* _Task_: Reproduce the following lemma about directed colimits of R-algebras word for word, including all of its notation.

* _Passage to read_:
• • • • •

Lemma 15.19.4. In Situation 15.19.1 assume $R \to S$ is essentially of finite presentation and $M$ is an $S$-module of finite presentation. Let $R' = \mathop{\mathrm{colim}}\nolimits _{\lambda \in \Lambda } R_\lambda$ be a directed colimit of $R$-algebras. Let $I_\lambda \subset R_\lambda$ be ideals such that $I_\lambda R_\mu \subset I_\mu$ for all $\mu \geq \lambda$ and set $I' = \mathop{\mathrm{colim}}\nolimits _\lambda I_\lambda$. If (15.19.1.1) holds for $(R', I')$, then there exists a $\lambda \in \Lambda$ such that (15.19.1.1) holds for $(R_\lambda , I_\lambda )$.

• • • • •

* _Data excerpt_:

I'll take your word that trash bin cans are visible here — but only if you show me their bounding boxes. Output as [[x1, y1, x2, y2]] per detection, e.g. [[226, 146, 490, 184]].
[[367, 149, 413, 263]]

• • • • •

* _Task answer_:
Lemma 15.19.4. In Situation 15.19.1 assume $R \to S$ is essentially of finite presentation and $M$ is an $S$-module of finite presentation. Let $R' = \mathop{\mathrm{colim}}\nolimits _{\lambda \in \Lambda } R_\lambda$ be a directed colimit of $R$-algebras. Let $I_\lambda \subset R_\lambda$ be ideals such that $I_\lambda R_\mu \subset I_\mu$ for all $\mu \geq \lambda$ and set $I' = \mathop{\mathrm{colim}}\nolimits _\lambda I_\lambda$. If (15.19.1.1) holds for $(R', I')$, then there exists a $\lambda \in \Lambda$ such that (15.19.1.1) holds for $(R_\lambda , I_\lambda )$.